* **Text segment**
MATERIALS AND METHODS

The study population comprised 358 LT patients with established HCV-recurrence followed at the Hepatology Outpatient Clinic of Semeiotica Medica Unit, S. Orsola-Malpighi Hospital, University of Bologna, Italy and at the Department of Hepatology and Gastroenterology, Niguarda Hospital, Milan, Italy.

Patients were transplanted between January 1989 and December 2010, and most (73.5%) were at the Liver Transplant Centre in Milan. Study population characteristics are shown in Table 1.

Table 1 Study population characteristics n (%).
n358
Gender (M/F)281 (78.5)/77 (21.5)
Age at LT (yr, mean ± SD)52 ± 9
Donor age (yr, mean ± SD)53 ± 17
HCV Genotype
1212 (59.2)
248 (13.4)
357 (15.9)
441 (11.5)
Immunosuppression
Cyclosporine269 (75.1)
Tacrolimus83 (23.2)
Other regimens6 (1.7)
Antiviral therapy after LT
Treated150 (41.9)
Untreated208 (58.1)

HCV-recurrence after LT was defined in all cases by the positivity (> 50 IU/mL) of serum HCV-RNA and histological evidence of hepatitis at liver biopsy. Liver biopsies were evaluated by experienced pathologists using Ishak’s scoring system[20].

* **Supplied information**
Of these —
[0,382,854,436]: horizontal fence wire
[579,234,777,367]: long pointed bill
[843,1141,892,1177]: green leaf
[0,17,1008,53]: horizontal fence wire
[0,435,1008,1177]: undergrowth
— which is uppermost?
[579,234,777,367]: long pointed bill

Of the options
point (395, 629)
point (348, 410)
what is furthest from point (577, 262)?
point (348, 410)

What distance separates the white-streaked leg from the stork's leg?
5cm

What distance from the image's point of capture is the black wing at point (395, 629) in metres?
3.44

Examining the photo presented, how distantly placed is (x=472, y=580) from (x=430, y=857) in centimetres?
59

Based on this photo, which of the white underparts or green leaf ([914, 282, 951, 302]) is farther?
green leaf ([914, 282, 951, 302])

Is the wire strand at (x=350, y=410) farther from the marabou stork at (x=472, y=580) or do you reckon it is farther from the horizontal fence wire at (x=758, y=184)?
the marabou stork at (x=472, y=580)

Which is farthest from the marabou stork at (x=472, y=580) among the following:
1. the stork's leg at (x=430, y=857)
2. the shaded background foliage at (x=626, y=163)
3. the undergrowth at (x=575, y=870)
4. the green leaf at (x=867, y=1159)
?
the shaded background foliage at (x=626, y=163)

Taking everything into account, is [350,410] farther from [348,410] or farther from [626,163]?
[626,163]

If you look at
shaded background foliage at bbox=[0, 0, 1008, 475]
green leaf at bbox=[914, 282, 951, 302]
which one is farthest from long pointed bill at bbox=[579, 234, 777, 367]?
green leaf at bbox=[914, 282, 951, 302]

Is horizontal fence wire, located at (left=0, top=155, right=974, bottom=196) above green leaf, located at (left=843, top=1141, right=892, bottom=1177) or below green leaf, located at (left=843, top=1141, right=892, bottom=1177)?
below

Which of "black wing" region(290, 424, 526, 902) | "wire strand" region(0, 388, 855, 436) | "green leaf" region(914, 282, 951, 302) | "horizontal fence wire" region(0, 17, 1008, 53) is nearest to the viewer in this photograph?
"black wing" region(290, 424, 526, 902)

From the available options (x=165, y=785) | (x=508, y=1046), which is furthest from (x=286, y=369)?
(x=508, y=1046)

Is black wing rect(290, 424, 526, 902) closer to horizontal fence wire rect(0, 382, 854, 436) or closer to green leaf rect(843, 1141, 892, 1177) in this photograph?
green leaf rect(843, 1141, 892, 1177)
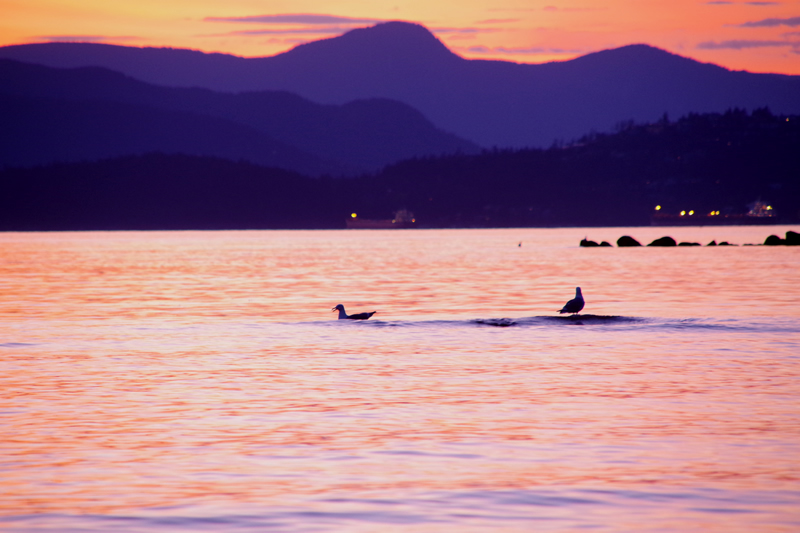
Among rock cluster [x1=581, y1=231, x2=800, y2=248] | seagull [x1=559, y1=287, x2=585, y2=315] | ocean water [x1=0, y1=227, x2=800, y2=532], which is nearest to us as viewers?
ocean water [x1=0, y1=227, x2=800, y2=532]

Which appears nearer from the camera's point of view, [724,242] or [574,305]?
[574,305]

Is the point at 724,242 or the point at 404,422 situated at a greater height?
the point at 724,242

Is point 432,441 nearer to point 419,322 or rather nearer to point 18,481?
point 18,481

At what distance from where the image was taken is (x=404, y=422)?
17203 mm

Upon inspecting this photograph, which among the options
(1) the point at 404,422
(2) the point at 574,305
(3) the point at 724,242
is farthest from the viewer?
(3) the point at 724,242

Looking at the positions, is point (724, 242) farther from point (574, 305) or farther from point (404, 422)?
point (404, 422)

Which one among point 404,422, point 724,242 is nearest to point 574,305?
point 404,422

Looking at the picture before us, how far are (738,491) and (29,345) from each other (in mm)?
22475

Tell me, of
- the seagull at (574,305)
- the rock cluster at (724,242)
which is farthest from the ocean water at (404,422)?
the rock cluster at (724,242)

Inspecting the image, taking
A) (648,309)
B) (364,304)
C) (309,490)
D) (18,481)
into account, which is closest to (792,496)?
(309,490)

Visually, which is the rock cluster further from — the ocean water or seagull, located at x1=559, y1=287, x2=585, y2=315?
seagull, located at x1=559, y1=287, x2=585, y2=315

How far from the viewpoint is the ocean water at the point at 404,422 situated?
39.6 ft

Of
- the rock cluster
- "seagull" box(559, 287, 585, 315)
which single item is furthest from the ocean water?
the rock cluster

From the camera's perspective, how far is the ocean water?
1207 centimetres
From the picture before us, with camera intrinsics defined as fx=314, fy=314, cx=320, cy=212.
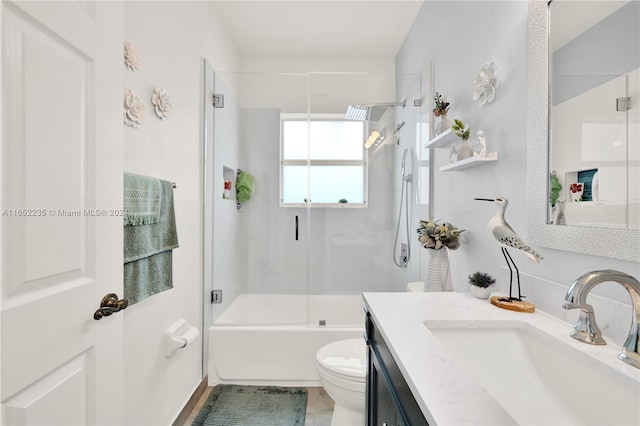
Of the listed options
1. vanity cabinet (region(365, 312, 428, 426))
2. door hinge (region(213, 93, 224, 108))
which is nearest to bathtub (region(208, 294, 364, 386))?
vanity cabinet (region(365, 312, 428, 426))

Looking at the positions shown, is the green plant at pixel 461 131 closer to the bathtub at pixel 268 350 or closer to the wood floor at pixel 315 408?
the bathtub at pixel 268 350

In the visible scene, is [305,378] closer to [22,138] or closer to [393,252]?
[393,252]

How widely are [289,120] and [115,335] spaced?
201 centimetres

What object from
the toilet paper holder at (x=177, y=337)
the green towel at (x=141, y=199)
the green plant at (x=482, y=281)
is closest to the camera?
the green plant at (x=482, y=281)

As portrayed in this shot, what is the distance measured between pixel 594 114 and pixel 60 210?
1373 millimetres

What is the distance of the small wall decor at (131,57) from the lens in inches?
50.4

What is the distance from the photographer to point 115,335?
963mm

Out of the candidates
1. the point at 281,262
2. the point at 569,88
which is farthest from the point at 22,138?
the point at 281,262

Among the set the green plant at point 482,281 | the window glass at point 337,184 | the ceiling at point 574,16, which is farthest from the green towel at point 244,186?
the ceiling at point 574,16

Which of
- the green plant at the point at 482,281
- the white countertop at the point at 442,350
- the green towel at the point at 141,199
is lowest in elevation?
the white countertop at the point at 442,350

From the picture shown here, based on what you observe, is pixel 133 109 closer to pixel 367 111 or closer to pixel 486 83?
pixel 486 83

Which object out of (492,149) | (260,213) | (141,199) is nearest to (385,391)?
(492,149)

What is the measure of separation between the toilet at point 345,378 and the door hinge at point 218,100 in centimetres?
185

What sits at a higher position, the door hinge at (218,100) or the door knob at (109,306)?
the door hinge at (218,100)
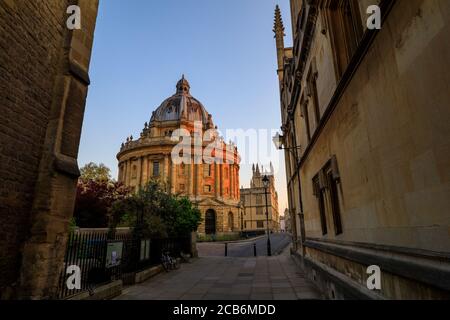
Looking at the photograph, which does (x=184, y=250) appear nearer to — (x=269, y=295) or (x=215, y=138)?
(x=269, y=295)

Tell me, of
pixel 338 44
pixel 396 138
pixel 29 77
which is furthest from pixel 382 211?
pixel 29 77

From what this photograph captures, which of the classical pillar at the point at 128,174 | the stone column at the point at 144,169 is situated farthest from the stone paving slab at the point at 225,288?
the classical pillar at the point at 128,174

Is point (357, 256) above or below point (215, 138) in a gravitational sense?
below

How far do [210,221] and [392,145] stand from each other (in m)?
53.2

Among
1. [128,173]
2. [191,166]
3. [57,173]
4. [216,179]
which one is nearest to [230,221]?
[216,179]

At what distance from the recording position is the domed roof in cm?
6316

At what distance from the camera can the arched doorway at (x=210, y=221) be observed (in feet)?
Result: 177

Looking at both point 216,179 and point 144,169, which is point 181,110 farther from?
point 216,179

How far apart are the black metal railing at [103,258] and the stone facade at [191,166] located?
3876cm

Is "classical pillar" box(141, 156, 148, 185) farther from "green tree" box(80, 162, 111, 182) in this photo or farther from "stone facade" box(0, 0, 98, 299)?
"stone facade" box(0, 0, 98, 299)

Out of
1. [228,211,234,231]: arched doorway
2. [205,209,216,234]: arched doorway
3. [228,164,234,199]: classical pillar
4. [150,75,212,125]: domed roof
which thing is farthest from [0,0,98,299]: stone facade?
[150,75,212,125]: domed roof
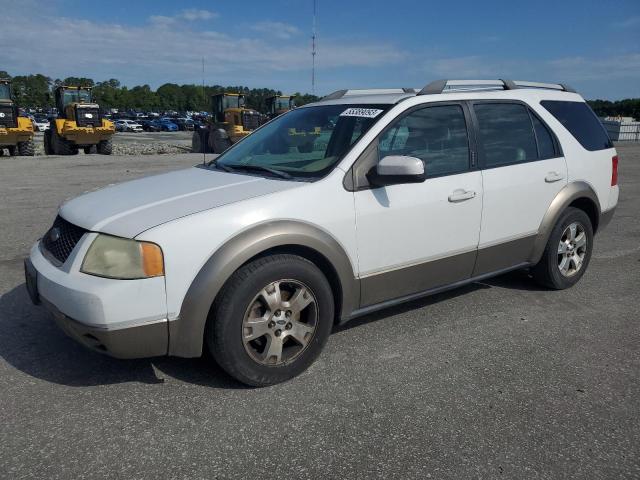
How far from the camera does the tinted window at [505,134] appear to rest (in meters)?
4.12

* **What you need to do**
Write the next part of the methods section on HCV recurrence after liver transplantation, picking up after its final sentence. The rows have no connection to the methods section on HCV recurrence after liver transplantation.

* **Output for this task**
For patients who underwent antiviral therapy, treatment consisted of IFN-α (either Peg- or not) in association with RBV in all cases with an intended duration of 48 wk of treatment. The type of virological response to treatment was established as a SVR or non-response (NR). SVR was defined as undetectable serum HCV-RNA 24 wk after discontinuation of treatment. The NR group included all non-SVR patients.

Statistical analysis

All sample data were encoded by a physician trained in statistics and data were included in a dedicated database.

Full descriptive statistical analysis was carried out on all evaluated parameters. Data are expressed as the mean ± SD or as median and range, where more appropriate and as indicated. Confidence intervals (CI) are presented whenever appropriate. The significance of differences between variables was calculated with nonparametric tests. A χ2/Fisher’s exact test was used for categorical variables. A Kruskal Wallis’ test was used for continuous variables.

Survival analysis was performed at 10 years after LT using the Kaplan-Meier method, and a log-rank test was used to compare groups. A P level less than 0.05 was considered significant for all tests. Multivariate analysis of the predictive role of different variables on 10-year survival was performed by stepwise Cox logistic regression (variables were entered if P < 0.1 and were removed if P > 0.05). SPSS® software version 17.0 (MJ Norusis, Chicago, United States) was used to perform all statistics.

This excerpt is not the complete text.